# [Passage]
- - - -
Tagged with: health Nutrition research
I have hesitated to write this post for a while because when people find out my major they usually exclaim, “Tell me what to eat!” Please keep in mind that I do know a fair amount about nutrition, however I am not a registered dietician yet and encourage you all to do your own research, especially pertaining to your specific condition.
There are three macronutrients: lipids (fats), proteins and carbohydrates and two micronutrients: minerals and vitamins. The main differences between macro and micro nutrients are the amount of energy they yield and quantity you need of each day. First, let me define calories or Kcals. Calories are a measurement of energy; I feel a lot of people are confused over this since there is always hype about how many calories a food product is or how many Kcals they need to lose. Keep in mind though that calories are metabolized and stored differently depending on their food source. Proteins and carbohydrates both produce 4 Kcals per gram, lipids 9 Kcals/gram and alcohols 7 Kcals/gram. Please note that none of the micronutrients generate energy, thus they have 0 Kcals/gram. A lot of people are surprised to find out that micronutrients do not yield energy especially since many claim that they had a boost in energy after taking vitamin and mineral supplements. Their statement probably is somewhat correct, however, the vitamins and minerals helped the macronutrients absorb, which in return produces the energy. I will review each macro and micronutrients in later posts, but right now I want to give some nutrition tips that I find exceptionally applicable.
- - - -
# [What the task requires]
Write the next part of the nutrition post above, picking up after its final sentence.

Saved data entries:
- - - -
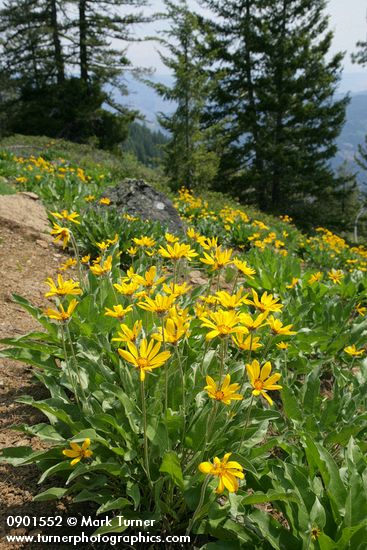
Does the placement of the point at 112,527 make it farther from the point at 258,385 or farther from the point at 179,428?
the point at 258,385

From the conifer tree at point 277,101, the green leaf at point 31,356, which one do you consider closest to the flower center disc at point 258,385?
the green leaf at point 31,356

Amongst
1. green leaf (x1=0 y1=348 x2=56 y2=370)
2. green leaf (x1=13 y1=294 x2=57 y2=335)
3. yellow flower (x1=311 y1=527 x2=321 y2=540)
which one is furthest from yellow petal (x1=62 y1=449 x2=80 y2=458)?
green leaf (x1=13 y1=294 x2=57 y2=335)

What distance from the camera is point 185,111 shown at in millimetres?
13688

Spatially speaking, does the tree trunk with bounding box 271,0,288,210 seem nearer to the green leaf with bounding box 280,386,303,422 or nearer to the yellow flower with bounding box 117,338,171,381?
the green leaf with bounding box 280,386,303,422

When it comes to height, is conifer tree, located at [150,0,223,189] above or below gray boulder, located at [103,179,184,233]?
above

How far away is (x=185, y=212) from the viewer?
8312 mm

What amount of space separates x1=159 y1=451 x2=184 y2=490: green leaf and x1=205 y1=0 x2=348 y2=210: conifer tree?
19650 mm

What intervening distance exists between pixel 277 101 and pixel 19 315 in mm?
19440

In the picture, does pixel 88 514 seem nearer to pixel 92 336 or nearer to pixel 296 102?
pixel 92 336

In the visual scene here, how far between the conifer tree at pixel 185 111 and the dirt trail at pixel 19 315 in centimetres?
849

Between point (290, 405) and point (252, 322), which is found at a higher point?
point (252, 322)

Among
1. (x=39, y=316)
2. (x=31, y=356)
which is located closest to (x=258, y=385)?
(x=31, y=356)

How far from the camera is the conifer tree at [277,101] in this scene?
63.9 feet

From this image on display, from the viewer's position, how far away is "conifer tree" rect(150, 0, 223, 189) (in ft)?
42.1
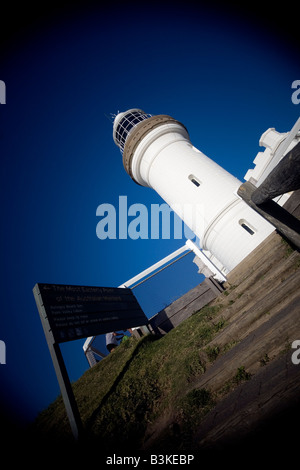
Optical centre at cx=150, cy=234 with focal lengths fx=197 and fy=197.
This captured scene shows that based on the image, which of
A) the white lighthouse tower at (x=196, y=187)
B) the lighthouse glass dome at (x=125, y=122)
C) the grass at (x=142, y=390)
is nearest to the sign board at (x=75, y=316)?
the grass at (x=142, y=390)

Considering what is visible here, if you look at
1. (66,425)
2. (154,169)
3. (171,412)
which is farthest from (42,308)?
(154,169)

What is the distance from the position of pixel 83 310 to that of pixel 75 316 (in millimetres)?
370

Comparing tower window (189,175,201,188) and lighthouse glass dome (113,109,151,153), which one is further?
lighthouse glass dome (113,109,151,153)

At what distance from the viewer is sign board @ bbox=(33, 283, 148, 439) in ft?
12.4

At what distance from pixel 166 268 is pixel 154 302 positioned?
167 centimetres

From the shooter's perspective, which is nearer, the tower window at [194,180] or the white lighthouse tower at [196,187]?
the white lighthouse tower at [196,187]

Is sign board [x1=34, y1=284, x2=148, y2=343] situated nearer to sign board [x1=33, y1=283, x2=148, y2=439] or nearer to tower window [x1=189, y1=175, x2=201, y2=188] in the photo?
sign board [x1=33, y1=283, x2=148, y2=439]

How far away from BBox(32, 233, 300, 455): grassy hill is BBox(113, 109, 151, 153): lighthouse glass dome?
539 inches

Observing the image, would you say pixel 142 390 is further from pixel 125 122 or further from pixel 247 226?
pixel 125 122

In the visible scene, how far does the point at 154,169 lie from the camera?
11953 mm

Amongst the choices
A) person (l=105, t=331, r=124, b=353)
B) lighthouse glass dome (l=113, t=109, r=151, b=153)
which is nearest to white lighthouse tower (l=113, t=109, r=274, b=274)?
lighthouse glass dome (l=113, t=109, r=151, b=153)

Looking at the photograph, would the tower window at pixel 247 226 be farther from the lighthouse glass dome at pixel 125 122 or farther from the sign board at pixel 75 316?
the lighthouse glass dome at pixel 125 122

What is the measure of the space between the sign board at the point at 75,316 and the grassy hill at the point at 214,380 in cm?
83

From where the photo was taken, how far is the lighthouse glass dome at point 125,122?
14781mm
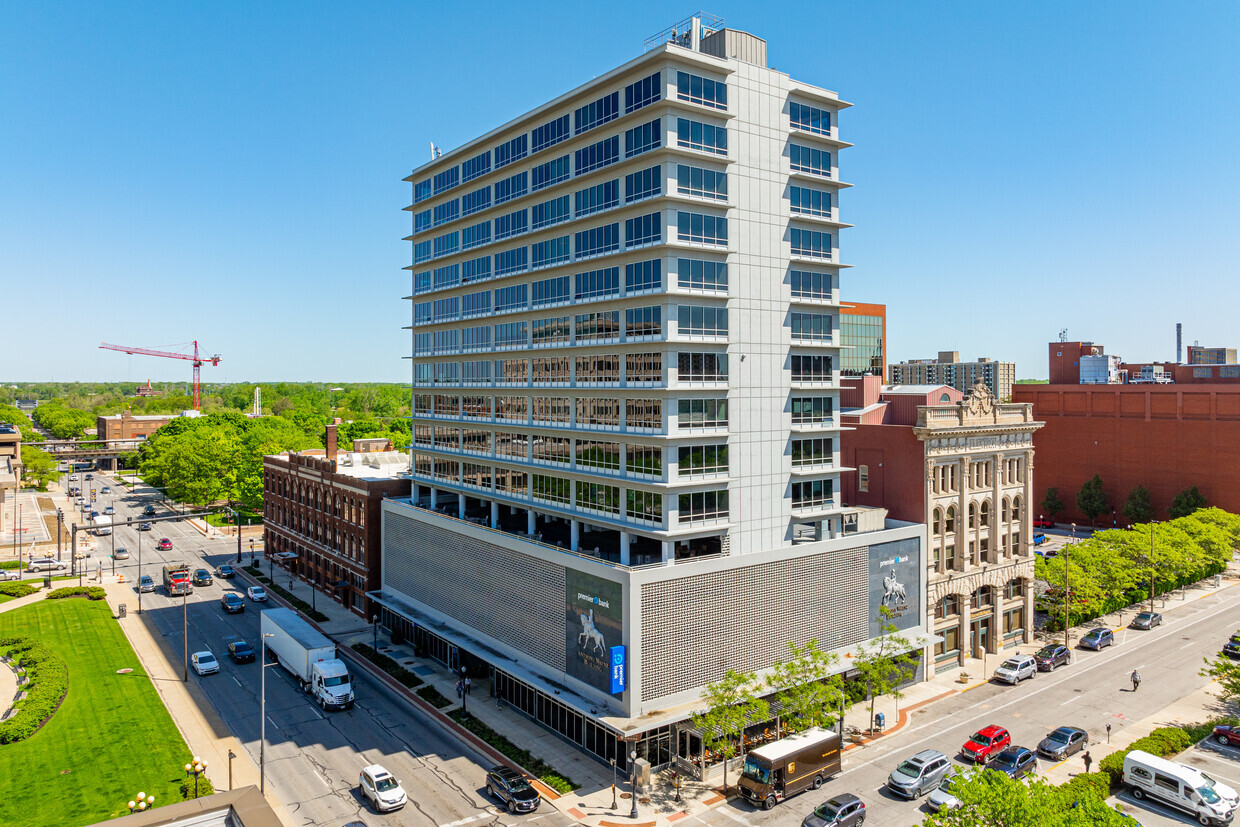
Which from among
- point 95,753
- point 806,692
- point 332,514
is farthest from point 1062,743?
point 332,514

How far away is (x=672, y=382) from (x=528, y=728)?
24.7 meters

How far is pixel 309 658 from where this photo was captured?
54.8 meters

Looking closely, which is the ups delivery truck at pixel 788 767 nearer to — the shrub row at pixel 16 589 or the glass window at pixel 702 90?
the glass window at pixel 702 90

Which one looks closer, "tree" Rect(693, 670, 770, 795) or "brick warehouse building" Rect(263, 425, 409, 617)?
"tree" Rect(693, 670, 770, 795)

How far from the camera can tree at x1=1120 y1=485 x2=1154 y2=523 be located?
103625mm

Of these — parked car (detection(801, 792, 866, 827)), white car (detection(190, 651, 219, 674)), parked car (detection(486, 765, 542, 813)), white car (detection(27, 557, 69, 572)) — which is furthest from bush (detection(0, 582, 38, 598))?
parked car (detection(801, 792, 866, 827))

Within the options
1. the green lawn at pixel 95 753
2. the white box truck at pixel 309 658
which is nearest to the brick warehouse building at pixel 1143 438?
the white box truck at pixel 309 658

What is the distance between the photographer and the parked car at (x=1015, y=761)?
41.0 m

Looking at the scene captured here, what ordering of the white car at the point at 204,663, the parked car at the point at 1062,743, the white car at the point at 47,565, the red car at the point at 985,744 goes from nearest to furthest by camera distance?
the red car at the point at 985,744 → the parked car at the point at 1062,743 → the white car at the point at 204,663 → the white car at the point at 47,565

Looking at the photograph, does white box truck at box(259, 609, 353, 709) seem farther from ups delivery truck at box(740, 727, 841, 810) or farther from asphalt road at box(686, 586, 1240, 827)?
ups delivery truck at box(740, 727, 841, 810)

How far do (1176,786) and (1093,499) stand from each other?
8405cm

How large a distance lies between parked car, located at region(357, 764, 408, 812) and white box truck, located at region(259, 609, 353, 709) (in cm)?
1266

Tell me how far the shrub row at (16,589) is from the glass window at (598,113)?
272 ft

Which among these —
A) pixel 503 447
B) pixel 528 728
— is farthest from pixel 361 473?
pixel 528 728
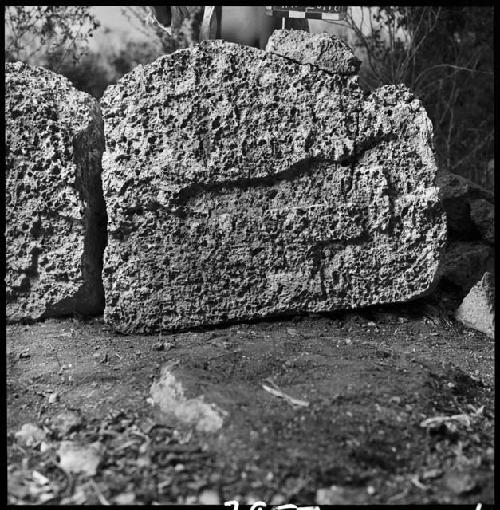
- - - -
# [Task output]
One of the easiest ways to be proactive about your nutritional health is by reading the nutrition facts panel on the back of the packages. Unfortunately, this does take some time, but with practice you will become quick at skimming the labels in no time. First, always check the serving size. The serving size is different than the number of servings per container. Ex. Serving size=2 peanuts, servings/container=8, total number of peanuts/container=16. The serving size is helpful in determining the nutrient density of the food. Next you will see the number of Kcals/serving. DO NOT freak out, remember this is just the quantity of energy/serving and along with the number of Kcals there are other factors that determine the nutrient density of the food. Displayed is also the number of Kcals/serving from fat; I don’t find this value too important, but it is good to be mindful of it. Next you will find the amount of grams of fat, which then divides into saturated and trans fat. Occasionally the panel will subdivide the saturated fats into mono and polyunsaturated fats. Monounsaturated fats are the best kind of lipids and trans are the worst, try to avoid these trans fats. Additionally, there will also be a percentage that represents the percent of lipids/day, but keep in mind that this percent is based on a 2,000 Kcal/day diet. Carbohydrates and proteins will also be displayed in a similar manner. Under carbohydrates are the amount of fiber and sugar. Fiber is immensely important in a healthy diet. In an average 2,000 Kcal/day diet, 25 grams of fiber is recommended and most people are not getting half the amount they need to consume. Furthermore, when it comes to the sugars less is best! Below the macronutrients, vitamins A, C, iron, and calcium will be displayed and sometimes a few other micronutrients. Percentages will represent the quantity of these nutrients. At the bottom, is a quick summary of the daily-recommended intake (DRI) levels based on a 2,000 and 2,500 Kcal/day diet.
Another area of the package that can be very useful is the ingredient list. The ingredients are always listed in descending order by weight. I’m not going to give you all a list of what to have or not in the list, however be aware of what you are consuming. One of the best pieces of advice a professor once told me when reading the list was, “If you can’t pronounce it, you probably shouldn’t be eating it”.
I don’t want you getting the wrong impression, I am not a kale cruncher by a long shot, but I am mindful of the foods I eat in my diet. Every food has a place in a diet with moderation and significant awareness. I mean I am always down for a donut just not everyday!
Here is a list of online resources.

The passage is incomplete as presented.